Старик Кравченко подсел поближе к Николаю, расспрашивал вполголоса об отце и матери, качал головой. Николай отвечал скупо, думал…
В этом году не удалось, как обычно, съездить домой, в станицу. Старики ждали сына-инженера, но война поломала все надежды и расчеты. В январе газеты писали о боях на Ростовском направлении; возможно, станица уже под немцем…
Старик Кравченко молчал, сворачивал длинные козьи ножки, курил.
— А вы тоже, значит, на Север?

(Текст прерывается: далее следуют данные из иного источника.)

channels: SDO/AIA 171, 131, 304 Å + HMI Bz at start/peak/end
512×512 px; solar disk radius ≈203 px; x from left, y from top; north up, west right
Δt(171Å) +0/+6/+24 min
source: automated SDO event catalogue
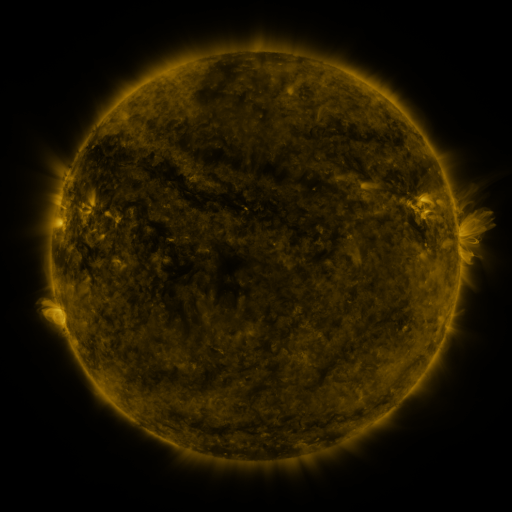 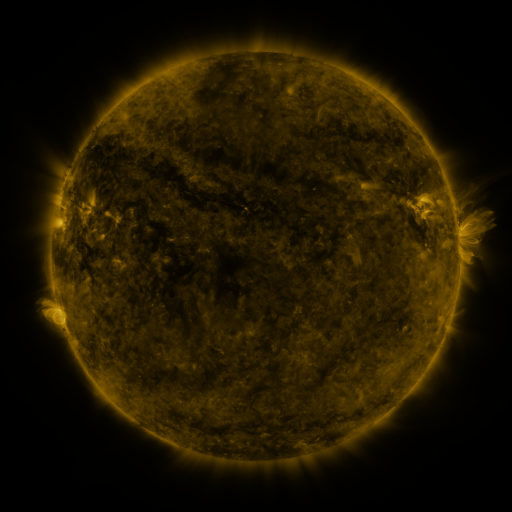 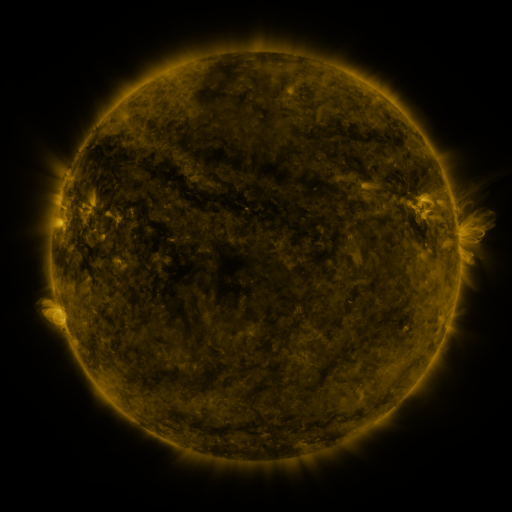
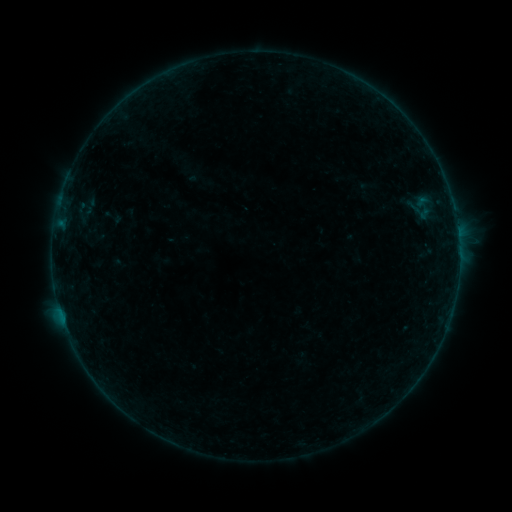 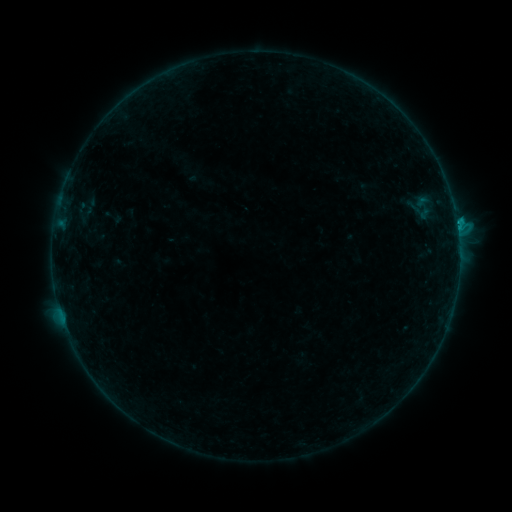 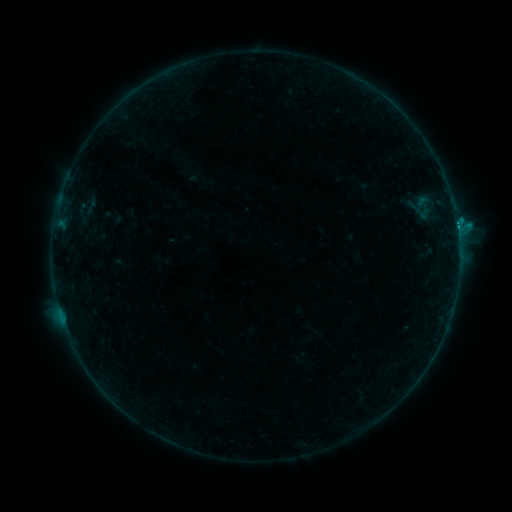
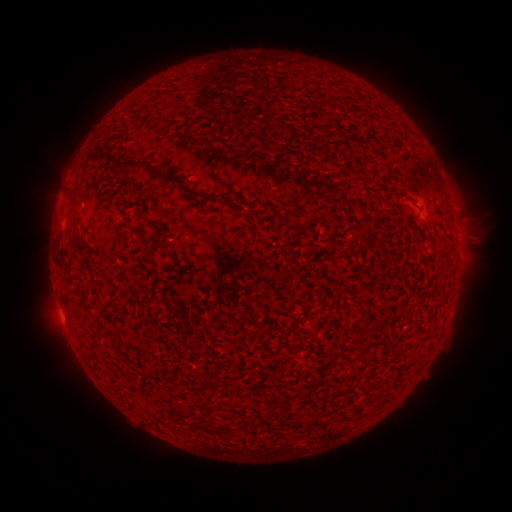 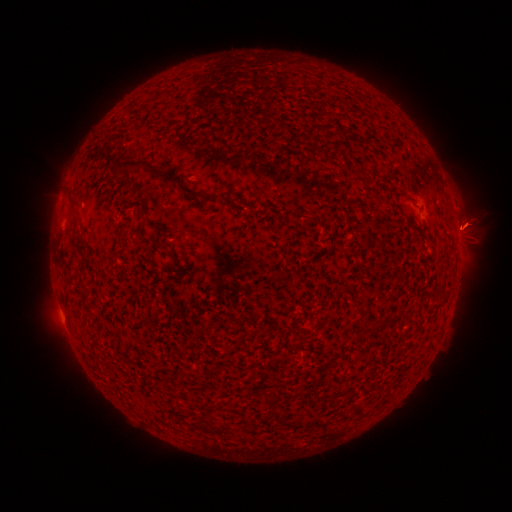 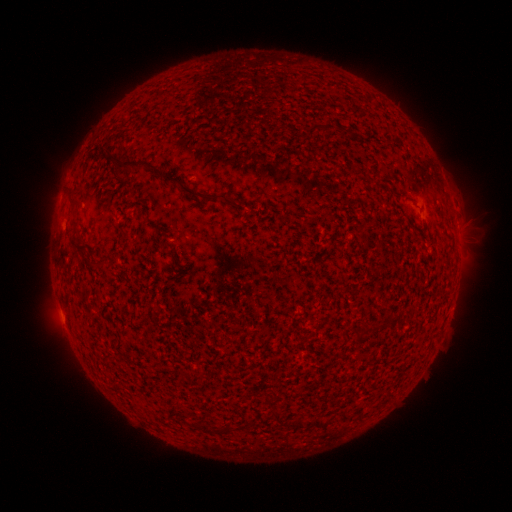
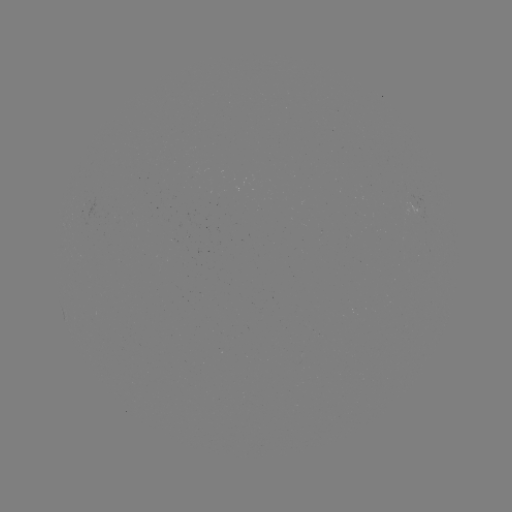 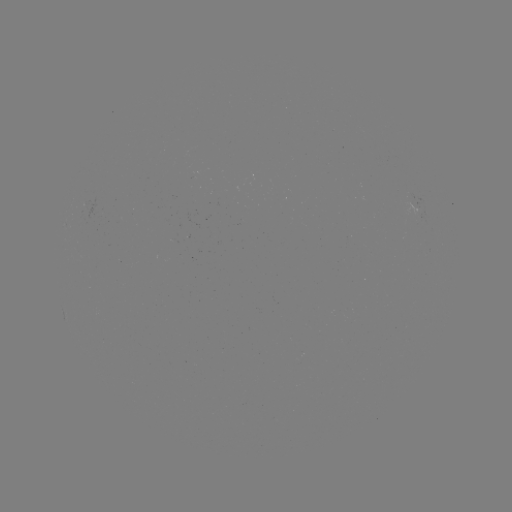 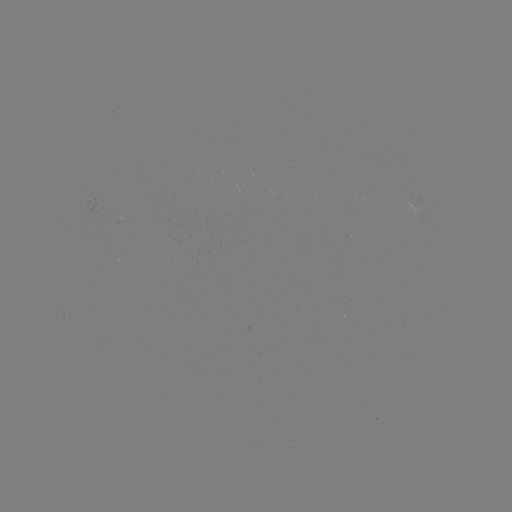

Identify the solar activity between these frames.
C1.8 flare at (456, 224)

По какой же части? — не утерпел он.
— Институт закончил, на практику, — уклонился от прямого ответа Николай.
— Тоже врач или как?
— Нет, инженер. Горный инженер, — сдержанно отвечал Николай. За время учебы он свыкся с положением студента, и сейчас было ново и странно произнести это веское и твердое слово «инженер».
— То-то, я гляжу, тьма народу на Север движется! Вон те, горластые, тоже на Север — уголь давать, в Воркуту с Донбасса! И тебя, значит, от фронта освободили! Вон куда оно заворачивает!
Он вдруг спохватился, умолк. Но все же договорил свою мысль после очередной цигарки:
— Я к чему это говорил… Надежда у меня появляется немалая. Ведь там я одно видал, а тут, гляжу, совсем другая песня. Гляди, еще и повернем мы эту окаянную войну в другую сторону, а? Наполеон, слыхал, тоже к Москве подходил?
Николай в волнении закурил папиросу.
Привлеченный разговором, из соседнего купе появился здоровенный парень в резиновых сапогах и шахтерской брезентовой куртке. Встал в проходе, раскинул локти на полки. Широкое, мясистое лицо украинца было строго, насмешливо, меж прищуренных век с рыжими короткими ресницами поблескивали злые искры. И никак нельзя было подумать, что минуту назад он дурашливо хлопал картами о чемодан.
— Это кто тут поет? — на чистом русском языке спросил парень. — Ты, дед? — И рубанул громадной ладонью. — Сладкие речи, дед, в сто раз вреднее редьки-правды! Ты немца живого видал? Нет? А тогда чего и говорить! — Передохнув, добавил: — Все это будет по-твоему, но… знаешь когда? Когда все почуют, что нож у горла! Когда воевать будем как черти, а в тылу — пахать за семерых! Когда правды не будем бояться! Понял, дед? А немец — он сильная гадюка, он не шутить к нам лезет… Точно!